# [Study material]
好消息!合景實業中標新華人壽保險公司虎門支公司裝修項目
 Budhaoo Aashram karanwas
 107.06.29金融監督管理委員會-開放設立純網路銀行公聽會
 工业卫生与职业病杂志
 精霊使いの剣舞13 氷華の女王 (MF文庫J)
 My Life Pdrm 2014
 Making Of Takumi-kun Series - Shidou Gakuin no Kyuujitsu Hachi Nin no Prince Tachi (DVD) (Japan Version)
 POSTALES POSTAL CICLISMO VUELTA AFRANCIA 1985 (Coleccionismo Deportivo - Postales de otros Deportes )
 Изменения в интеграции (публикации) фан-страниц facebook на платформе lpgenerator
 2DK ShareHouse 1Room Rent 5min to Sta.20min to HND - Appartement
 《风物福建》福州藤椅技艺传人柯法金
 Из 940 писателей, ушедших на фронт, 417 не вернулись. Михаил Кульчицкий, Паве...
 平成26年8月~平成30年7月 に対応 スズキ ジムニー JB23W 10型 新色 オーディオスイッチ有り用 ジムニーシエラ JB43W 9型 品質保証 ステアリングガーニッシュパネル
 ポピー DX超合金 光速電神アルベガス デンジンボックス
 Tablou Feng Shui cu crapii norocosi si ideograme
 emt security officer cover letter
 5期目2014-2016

# [To do]
Your output should be the lines from the one with "Making Of Takumi-kun" through the end of the records above, copied exactly.

# [Solution for this task]
 Making Of Takumi-kun Series - Shidou Gakuin no Kyuujitsu Hachi Nin no Prince Tachi (DVD) (Japan Version)
 POSTALES POSTAL CICLISMO VUELTA AFRANCIA 1985 (Coleccionismo Deportivo - Postales de otros Deportes )
 Изменения в интеграции (публикации) фан-страниц facebook на платформе lpgenerator
 2DK ShareHouse 1Room Rent 5min to Sta.20min to HND - Appartement
 《风物福建》福州藤椅技艺传人柯法金
 Из 940 писателей, ушедших на фронт, 417 не вернулись. Михаил Кульчицкий, Паве...
 平成26年8月~平成30年7月 に対応 スズキ ジムニー JB23W 10型 新色 オーディオスイッチ有り用 ジムニーシエラ JB43W 9型 品質保証 ステアリングガーニッシュパネル
 ポピー DX超合金 光速電神アルベガス デンジンボックス
 Tablou Feng Shui cu crapii norocosi si ideograme
 emt security officer cover letter
 5期目2014-2016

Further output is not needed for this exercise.